Can regression be used for out lier detection. I understand that there are ways to improve a regression model by removing the outliers. But the primary aim here is not to fit a regression model but find out out liers using regression

Best Answer

Your best option to use regression to find outliers is to use robust regression.

Ordinary regression can be impacted by outliers in two ways:

First, an extreme outlier in the y-direction at x-values near $\bar x$ can affect the fit in that area in the same way an outlier can affect a mean.

Second, an 'outlying' observation in x-space is an influential observation - it can pull the fit of the line toward it. If it's sufficiently far away the line will go through the influential point:

enter image description here

In the left plot, there's a point that's quite influential, and it pulls the line quite a way from the large bulk of the data. In the right plot, it's been moved even further away -- and now the line goes through the point. When the x-value is that extreme, as you move that point up and down, the line moves with it, going through the mean of the other points and through the one influential point.

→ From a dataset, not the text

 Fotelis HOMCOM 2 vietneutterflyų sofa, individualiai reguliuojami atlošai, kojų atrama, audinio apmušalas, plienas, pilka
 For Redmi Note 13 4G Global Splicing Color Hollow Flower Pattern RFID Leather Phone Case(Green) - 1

An influential point that's perfectly consistent with the rest of the data may not be such a big problem, but one that's far from a line through the rest of the data will make the line fit it, rather than the data.

If you look at the right-hand plot, the red line - the least squares regression line - doesn't show the extreme point as an outlier at all - its residual is 0. Instead, the large residuals from the least squares line are in the main part of the data!

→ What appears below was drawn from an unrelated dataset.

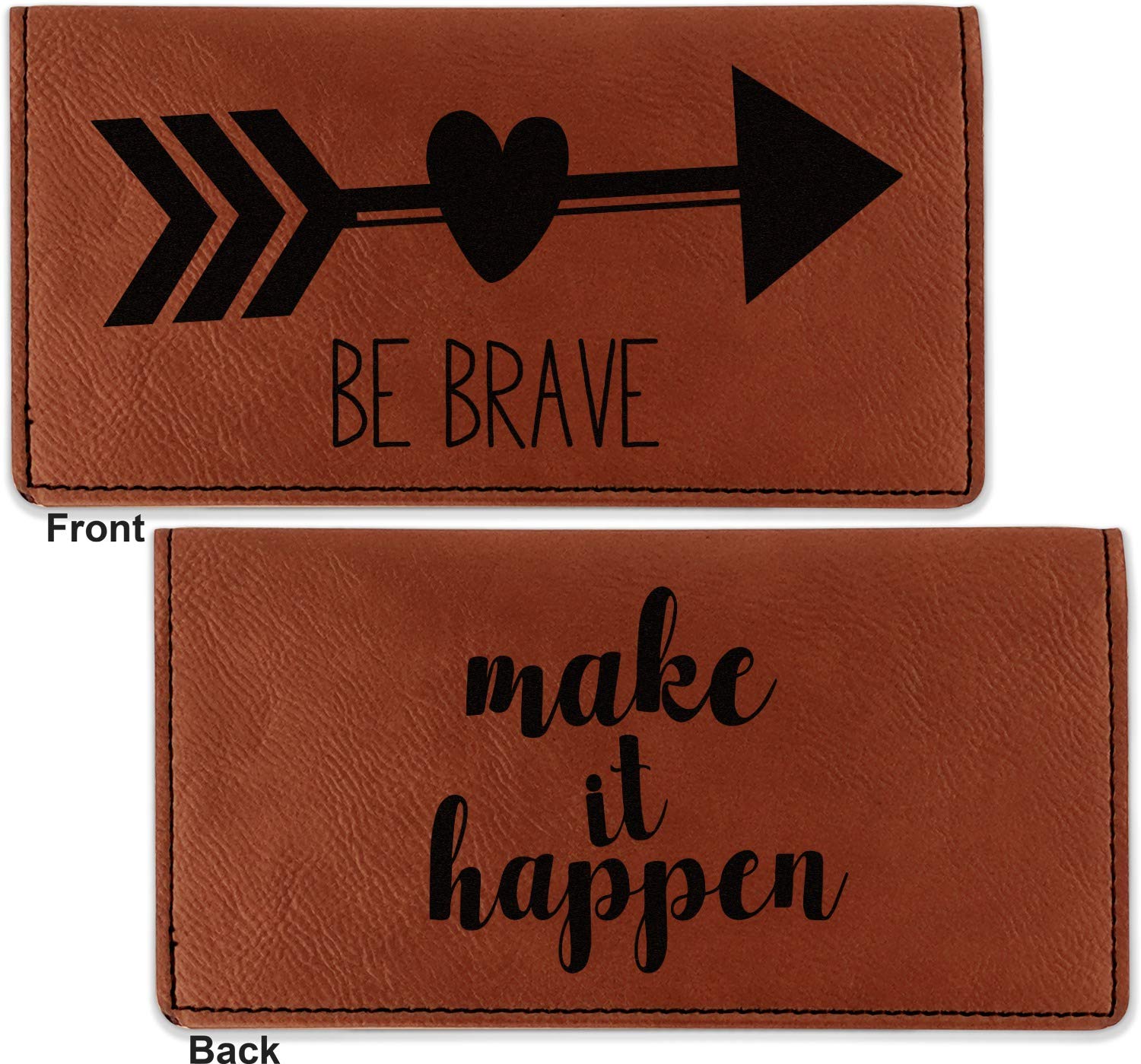 RNK Shops Personalized Inspirational Quotes Leatherette Checkbook Holder - Double Sided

This means you can completely miss an outlier.

Even worse, with multiple regression, an outlier in x-space may not look particularly unusual for any single x-variable. If there's a possibility of such a point, it's potentially a very risky thing to use least squares regression on.

Robust regression

If you fit a robust line - in particular one robust to influential outliers - like the green line in the second plot - then the outlier has a very large residual.

In that case, you have some hope of identifying outliers - they'll be points that aren't - in some sense - close to the line.


Removing outliers

You certainly can use a robust regression to identify and thereby remove outliers.

But once you have a robust regression fit, one that is already not badly affected by outliers, you don't necessarily need to remove the outliers -- you already have a model that's a good fit.